By creating the commission, Johnstone said, Montana fell in line with many other states at the time by moving away from direct political appointees and towards merit-based commissions. He said he is not aware of any state that has reverted to the direct-appointment model.
While the 1972 convention reshaped the judicial selection process, it ultimately left it up to the legislature to work out the details of how nominees would make it to the governor.
The legislature decided on a commission of seven people — four lay people appointed by the governor, a district court judge, and two lawyers appointed by the state supreme court.
When there is a judicial vacancy, the commission holds applicants’ interviews and narrows down the list to three to five applicants for the governor to choose from.
The debate around the bill will center on the interpretation of a provision in the constitution that states, “the governor shall nominate a replacement from nominees selected in the manner provided by law for any vacancy in the office of supreme court justice or district court judge.”

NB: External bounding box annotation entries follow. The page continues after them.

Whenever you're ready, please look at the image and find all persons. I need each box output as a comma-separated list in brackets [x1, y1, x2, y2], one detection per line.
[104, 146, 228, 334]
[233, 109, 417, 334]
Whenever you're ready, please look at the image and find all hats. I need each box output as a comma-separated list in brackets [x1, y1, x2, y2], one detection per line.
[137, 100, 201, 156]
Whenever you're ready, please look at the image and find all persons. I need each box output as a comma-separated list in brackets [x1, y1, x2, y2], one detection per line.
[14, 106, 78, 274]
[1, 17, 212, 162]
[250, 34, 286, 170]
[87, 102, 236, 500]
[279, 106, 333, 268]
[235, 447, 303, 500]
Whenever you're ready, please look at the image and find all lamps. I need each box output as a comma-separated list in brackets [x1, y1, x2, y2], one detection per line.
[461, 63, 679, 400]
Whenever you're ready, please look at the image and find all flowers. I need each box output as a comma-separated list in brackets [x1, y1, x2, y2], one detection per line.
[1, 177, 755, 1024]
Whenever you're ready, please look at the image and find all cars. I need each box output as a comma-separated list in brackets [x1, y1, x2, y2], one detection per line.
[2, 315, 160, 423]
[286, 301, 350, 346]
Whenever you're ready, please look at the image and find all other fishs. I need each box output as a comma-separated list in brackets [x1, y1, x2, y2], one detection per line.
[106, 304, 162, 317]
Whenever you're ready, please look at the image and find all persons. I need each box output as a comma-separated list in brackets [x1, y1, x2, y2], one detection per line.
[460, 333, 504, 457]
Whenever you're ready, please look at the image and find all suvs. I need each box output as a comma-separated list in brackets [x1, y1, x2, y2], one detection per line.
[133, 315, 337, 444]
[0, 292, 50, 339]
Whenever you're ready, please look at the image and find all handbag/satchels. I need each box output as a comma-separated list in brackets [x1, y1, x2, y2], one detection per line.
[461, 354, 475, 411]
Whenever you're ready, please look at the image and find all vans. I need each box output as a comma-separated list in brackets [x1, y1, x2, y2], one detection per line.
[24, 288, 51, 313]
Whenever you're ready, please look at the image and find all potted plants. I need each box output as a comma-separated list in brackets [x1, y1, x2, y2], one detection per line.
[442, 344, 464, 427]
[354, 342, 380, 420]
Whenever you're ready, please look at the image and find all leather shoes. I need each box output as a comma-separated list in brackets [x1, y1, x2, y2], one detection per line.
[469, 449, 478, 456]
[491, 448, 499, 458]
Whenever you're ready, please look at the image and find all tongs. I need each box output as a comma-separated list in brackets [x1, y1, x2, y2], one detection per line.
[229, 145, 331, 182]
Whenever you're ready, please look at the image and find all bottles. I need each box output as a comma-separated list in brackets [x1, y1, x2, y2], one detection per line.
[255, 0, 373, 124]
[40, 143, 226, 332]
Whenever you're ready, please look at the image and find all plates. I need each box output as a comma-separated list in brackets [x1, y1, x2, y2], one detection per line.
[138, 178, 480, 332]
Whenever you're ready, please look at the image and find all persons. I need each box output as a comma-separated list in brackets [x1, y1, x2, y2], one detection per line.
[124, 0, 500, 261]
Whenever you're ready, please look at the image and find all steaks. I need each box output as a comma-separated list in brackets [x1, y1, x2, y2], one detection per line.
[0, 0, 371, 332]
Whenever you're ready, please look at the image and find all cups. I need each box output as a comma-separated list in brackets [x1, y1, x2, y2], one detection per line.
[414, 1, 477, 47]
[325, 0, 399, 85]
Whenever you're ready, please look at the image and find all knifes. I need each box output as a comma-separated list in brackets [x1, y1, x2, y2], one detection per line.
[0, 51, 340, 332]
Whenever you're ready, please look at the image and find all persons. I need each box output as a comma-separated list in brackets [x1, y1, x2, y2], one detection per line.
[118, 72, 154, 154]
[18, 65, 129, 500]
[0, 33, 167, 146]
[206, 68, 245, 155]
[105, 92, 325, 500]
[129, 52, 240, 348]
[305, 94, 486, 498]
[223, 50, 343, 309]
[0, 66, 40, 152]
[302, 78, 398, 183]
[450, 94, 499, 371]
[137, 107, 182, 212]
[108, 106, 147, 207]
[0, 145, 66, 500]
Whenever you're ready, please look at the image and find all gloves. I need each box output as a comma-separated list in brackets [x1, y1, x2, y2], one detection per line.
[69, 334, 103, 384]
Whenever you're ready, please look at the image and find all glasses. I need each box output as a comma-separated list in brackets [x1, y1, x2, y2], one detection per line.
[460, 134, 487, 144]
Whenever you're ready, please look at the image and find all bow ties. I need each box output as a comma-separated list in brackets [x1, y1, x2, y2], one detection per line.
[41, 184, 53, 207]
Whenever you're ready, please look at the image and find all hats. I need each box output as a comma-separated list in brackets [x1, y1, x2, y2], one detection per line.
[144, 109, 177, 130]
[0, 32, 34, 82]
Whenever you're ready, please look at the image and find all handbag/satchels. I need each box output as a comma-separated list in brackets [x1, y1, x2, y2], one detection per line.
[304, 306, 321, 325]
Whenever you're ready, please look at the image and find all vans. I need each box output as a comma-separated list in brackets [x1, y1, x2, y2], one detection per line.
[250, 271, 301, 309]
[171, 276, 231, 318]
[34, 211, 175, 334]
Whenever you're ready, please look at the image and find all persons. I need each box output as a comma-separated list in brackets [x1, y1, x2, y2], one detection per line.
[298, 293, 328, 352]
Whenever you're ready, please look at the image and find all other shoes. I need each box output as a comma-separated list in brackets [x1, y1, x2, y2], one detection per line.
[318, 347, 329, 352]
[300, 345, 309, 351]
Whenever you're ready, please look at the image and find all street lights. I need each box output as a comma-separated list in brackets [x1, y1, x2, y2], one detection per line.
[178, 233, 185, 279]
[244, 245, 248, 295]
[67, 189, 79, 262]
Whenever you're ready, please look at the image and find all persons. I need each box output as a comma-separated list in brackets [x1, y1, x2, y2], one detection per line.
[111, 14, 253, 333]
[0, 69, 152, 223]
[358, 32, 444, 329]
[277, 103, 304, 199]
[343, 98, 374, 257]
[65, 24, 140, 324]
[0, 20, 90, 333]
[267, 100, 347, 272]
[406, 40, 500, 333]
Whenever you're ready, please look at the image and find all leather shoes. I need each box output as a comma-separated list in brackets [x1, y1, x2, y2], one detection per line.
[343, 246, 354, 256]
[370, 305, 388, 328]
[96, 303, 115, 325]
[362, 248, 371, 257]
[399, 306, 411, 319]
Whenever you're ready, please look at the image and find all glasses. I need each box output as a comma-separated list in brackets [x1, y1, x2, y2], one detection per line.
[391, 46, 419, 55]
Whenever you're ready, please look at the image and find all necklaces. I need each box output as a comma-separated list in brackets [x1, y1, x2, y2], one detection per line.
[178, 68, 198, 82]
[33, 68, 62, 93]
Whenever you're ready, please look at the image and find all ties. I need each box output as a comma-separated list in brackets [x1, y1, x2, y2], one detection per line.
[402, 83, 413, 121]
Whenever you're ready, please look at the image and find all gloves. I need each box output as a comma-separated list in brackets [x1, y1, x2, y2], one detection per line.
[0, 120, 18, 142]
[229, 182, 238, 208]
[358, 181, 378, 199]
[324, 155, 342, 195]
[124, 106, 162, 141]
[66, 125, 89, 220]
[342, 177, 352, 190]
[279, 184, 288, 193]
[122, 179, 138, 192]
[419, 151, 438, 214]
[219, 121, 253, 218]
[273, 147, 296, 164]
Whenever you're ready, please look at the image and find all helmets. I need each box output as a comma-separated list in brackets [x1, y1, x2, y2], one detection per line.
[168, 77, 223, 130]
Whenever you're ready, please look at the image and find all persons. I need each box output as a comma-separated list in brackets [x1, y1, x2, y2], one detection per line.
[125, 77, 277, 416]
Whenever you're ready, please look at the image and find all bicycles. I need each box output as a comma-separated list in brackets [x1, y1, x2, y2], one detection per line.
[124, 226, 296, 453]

Johnstone said he believes that delegates of the convention intended that to refer to a commission and that voters at the time were told that it referred to a commission.
“This bill presumes it is working within the constitutional text, but even if it is within the technical letter of the constitution, there is still a question as to whether it is in the spirit of the constitution and the original meaning of those words,” he said.
However you interpret the language, one thing is clear, Ellingson said: The convention intended to put some space between the governor and judicial appointments.
Judges appointed by the governor still need to run in the next election but are typically re-elected.
“In all of the years, I have not heard any of the governors or the supreme court justices say they didn’t get a list of qualified nominees,” Ellingson said.